Contributions of magnetic properties in epitaxial copper-doped ZnO
Literature Information
Publication Date
2013-07-03
DOI
10.1039/C3CP51894A
Impact Factor
3.676
Authors
Hongyan Liu, Fei Zeng, Shuang Gao, Guangyue Wang, Cheng Song, Feng Pan
View Original
Abstract
Diluted magnetic semiconductors have great potential in applications for biological detection and spintronics. However, the origin of magnetism is complex and it is of significant importance to clarify the contributions from various origins. We prepared epitaxial copper-doped ZnO films and investigated the origin of ferromagnetism by combining various characterization methods.

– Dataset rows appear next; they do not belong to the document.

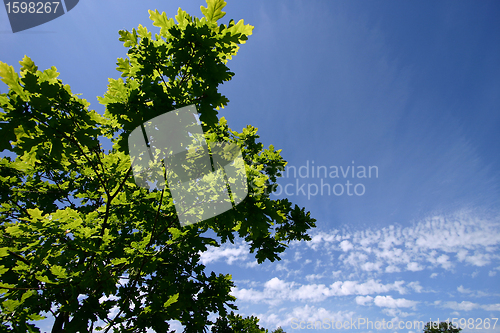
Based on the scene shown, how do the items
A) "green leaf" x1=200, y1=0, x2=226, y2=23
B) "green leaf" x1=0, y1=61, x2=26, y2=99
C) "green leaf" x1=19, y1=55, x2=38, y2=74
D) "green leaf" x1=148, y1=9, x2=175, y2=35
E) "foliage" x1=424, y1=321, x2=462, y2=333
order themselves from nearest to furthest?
"green leaf" x1=0, y1=61, x2=26, y2=99 → "green leaf" x1=19, y1=55, x2=38, y2=74 → "green leaf" x1=200, y1=0, x2=226, y2=23 → "green leaf" x1=148, y1=9, x2=175, y2=35 → "foliage" x1=424, y1=321, x2=462, y2=333

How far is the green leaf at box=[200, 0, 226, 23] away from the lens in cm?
362

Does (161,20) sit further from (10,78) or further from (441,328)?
(441,328)

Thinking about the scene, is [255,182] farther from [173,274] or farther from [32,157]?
[173,274]

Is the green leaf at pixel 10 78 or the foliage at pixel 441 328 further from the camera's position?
the foliage at pixel 441 328

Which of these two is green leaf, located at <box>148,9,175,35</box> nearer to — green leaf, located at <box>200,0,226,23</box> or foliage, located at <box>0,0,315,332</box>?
foliage, located at <box>0,0,315,332</box>

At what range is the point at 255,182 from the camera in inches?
173

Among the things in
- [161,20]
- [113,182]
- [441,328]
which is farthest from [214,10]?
[441,328]

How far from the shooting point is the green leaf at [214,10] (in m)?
3.62

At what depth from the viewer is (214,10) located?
3676mm

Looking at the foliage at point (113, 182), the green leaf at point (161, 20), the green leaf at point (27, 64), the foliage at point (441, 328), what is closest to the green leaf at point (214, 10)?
the foliage at point (113, 182)

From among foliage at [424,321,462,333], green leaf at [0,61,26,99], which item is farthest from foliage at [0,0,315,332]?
foliage at [424,321,462,333]

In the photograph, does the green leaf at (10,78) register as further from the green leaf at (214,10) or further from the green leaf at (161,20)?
the green leaf at (214,10)

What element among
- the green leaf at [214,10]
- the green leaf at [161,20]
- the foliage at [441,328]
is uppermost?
the green leaf at [161,20]

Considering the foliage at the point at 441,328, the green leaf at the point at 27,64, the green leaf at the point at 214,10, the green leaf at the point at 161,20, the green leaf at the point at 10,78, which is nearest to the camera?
the green leaf at the point at 10,78
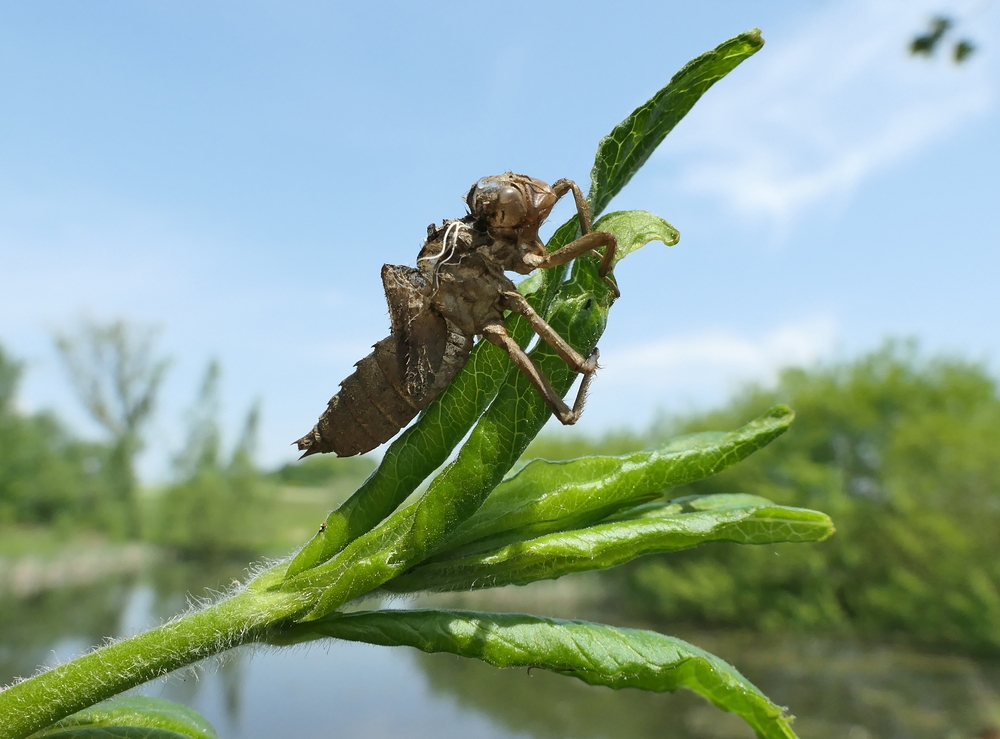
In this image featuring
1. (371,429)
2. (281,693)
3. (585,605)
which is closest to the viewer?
(371,429)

The results show that, with nominal Cu concentrations of up to 7.3 at.%, the Cu atoms substitute for the Zn atoms and form strong covalence bonds (CuZn–O), which show a property commensurate with that of the Zn–O bonds in the ZnO host. With further increases in Cu concentrations, the substitutional CuZn effect is obscured, and the [CuZnO4] clusters, regulated by the wurtzite ZnO host, segregate into CuO phase after annealing in air. Magnetization in volume increases with increasing Cu content up to about 7.3 at.% and then decreases with further increase, while the magnetic moment per Cu atom decreases monotonically with the increase in Cu content. We have demonstrated that the substitution of Cu for Zn and the presence of strong CuZn–O bonds are necessary for ferromagnetism while the [CuZnO4] clusters are detrimental to the ferromagnetism. The enhancement of ferromagnetism in volume is strongly correlated with the moderate oxygen vacancy mediated Cu ions.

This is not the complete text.